(EXERCISE DIRECTIONS) Every entry that follows should be repeated exactly; drop the images.

==============================

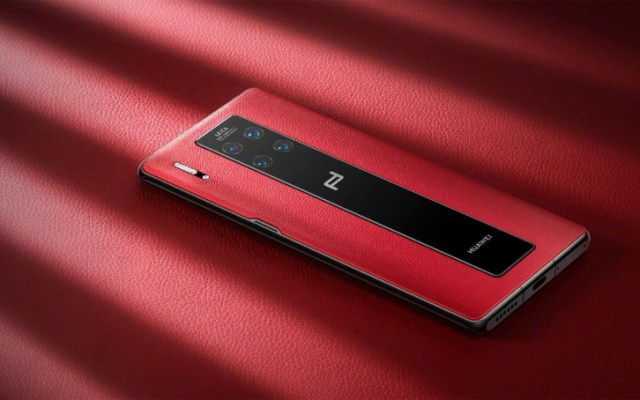 Huawei Mate 30 RS Porsche Design goes on sale in China from November 10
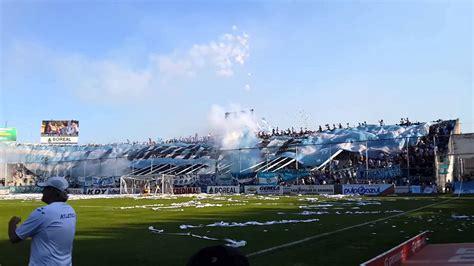 RECIBIMIENTO ATLETICO TUCUMAN VS UNION - YouTube Atletico Tucuman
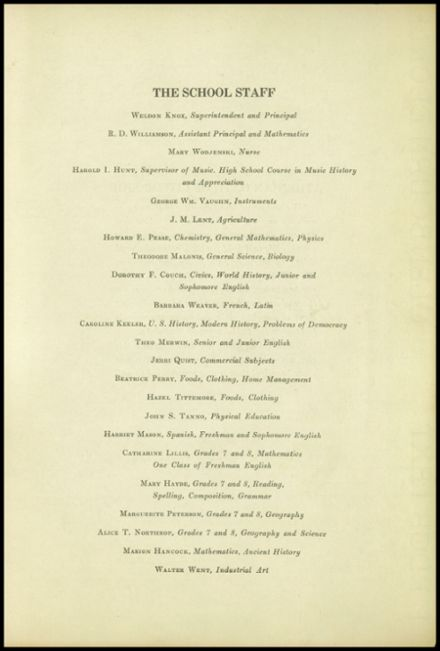 1945 New Milford High School Yearbook Page 7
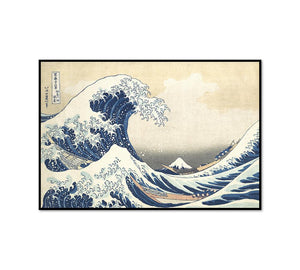 Katsushika Hokusai, The Great Wave at Kanagawa (from a Series of Thirty-six Views of Mount Fuji), ca. 1830-32, Framed Art Prints in 3 sizes with black frame by Museums.Co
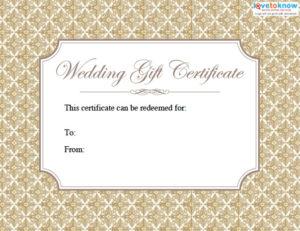Printable Wedding Gift Certificates | Lovetoknow regarding Free Editable Wedding Gift Certificate Template
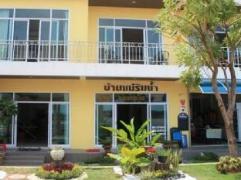 Baan Mae Rim Nam | Thailand Cheap Hotels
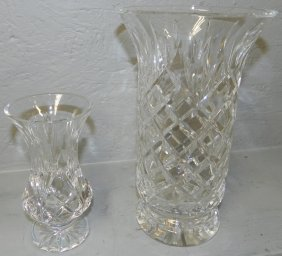 2 Signed Waterford Vases.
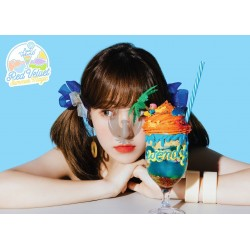 RED VELVET - SUMMER MAGIC [Limited Edition - Wendy Ver.]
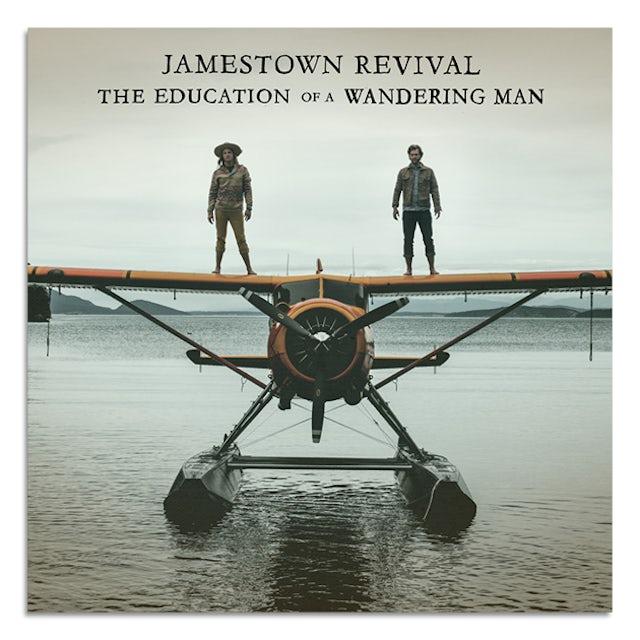 Jamestown Revival Vinyl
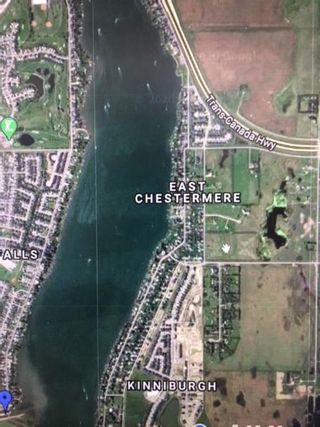 Photo 5: 241144 EAST LAKEVIEW Road: Chestermere Land for sale : MLS®# A1022792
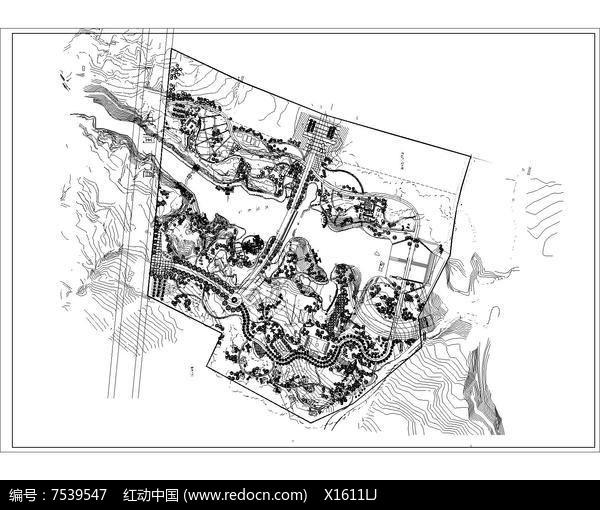 公园景观规划平面布置图图片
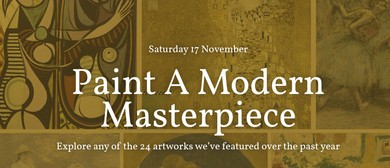 Social Painting: Paint a Modern Masterpiece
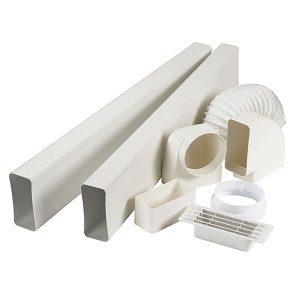 Пластиковые воздуховоды для квартиры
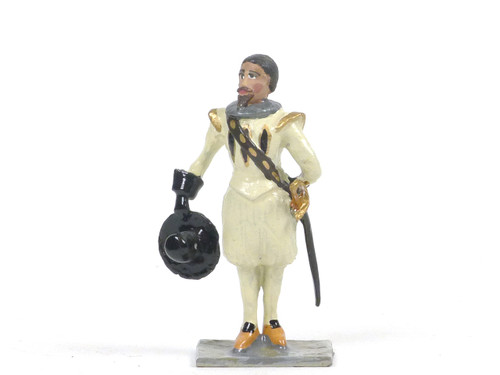 Hornung Art Historical Figure Sir Francis Drake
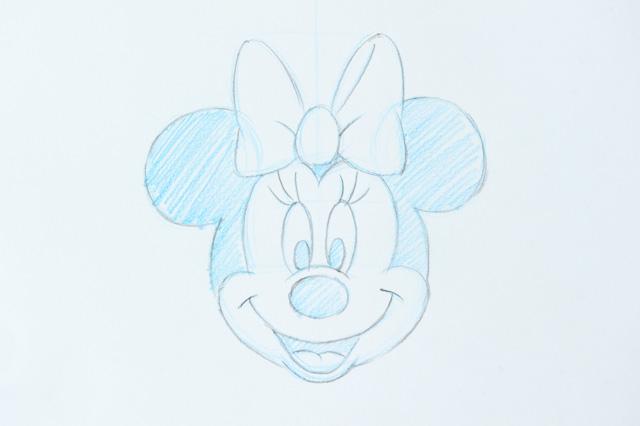 イラストレーション講座第3回 アーティストが教えるミニーの描き方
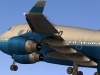 x-plane10_boeing747-400_unitedairlines_3
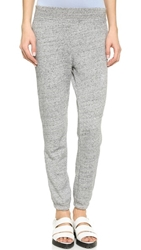 Alexander Wang French Terry Sweatpants Heather Grey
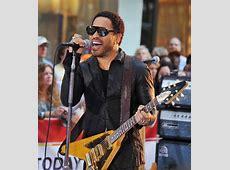 Lenny Kravitz Performs On NBC's 'Today' - Zimbio 1 800 Flowers Reviews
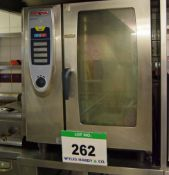 A RATIONAL Self Cooking Centre Programmable Counter-Top Electric Steam Oven (Risk Assessment and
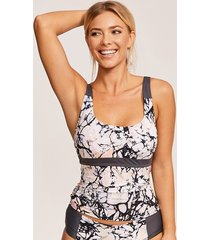 freestyle sports underwire shaping tankini top c-gg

==============================

(SOLVED PROBLEM)
 Huawei Mate 30 RS Porsche Design goes on sale in China from November 10
 RECIBIMIENTO ATLETICO TUCUMAN VS UNION - YouTube Atletico Tucuman
 1945 New Milford High School Yearbook Page 7
 Katsushika Hokusai, The Great Wave at Kanagawa (from a Series of Thirty-six Views of Mount Fuji), ca. 1830-32, Framed Art Prints in 3 sizes with black frame by Museums.Co
Printable Wedding Gift Certificates | Lovetoknow regarding Free Editable Wedding Gift Certificate Template
 Baan Mae Rim Nam | Thailand Cheap Hotels
 2 Signed Waterford Vases.
 RED VELVET - SUMMER MAGIC [Limited Edition - Wendy Ver.]
 Jamestown Revival Vinyl
 Photo 5: 241144 EAST LAKEVIEW Road: Chestermere Land for sale : MLS®# A1022792
 公园景观规划平面布置图图片
 Social Painting: Paint a Modern Masterpiece
 Пластиковые воздуховоды для квартиры
 Hornung Art Historical Figure Sir Francis Drake
 イラストレーション講座第3回 アーティストが教えるミニーの描き方
 x-plane10_boeing747-400_unitedairlines_3
 Alexander Wang French Terry Sweatpants Heather Grey
 Lenny Kravitz Performs On NBC's 'Today' - Zimbio 1 800 Flowers Reviews
 A RATIONAL Self Cooking Centre Programmable Counter-Top Electric Steam Oven (Risk Assessment and
 freestyle sports underwire shaping tankini top c-gg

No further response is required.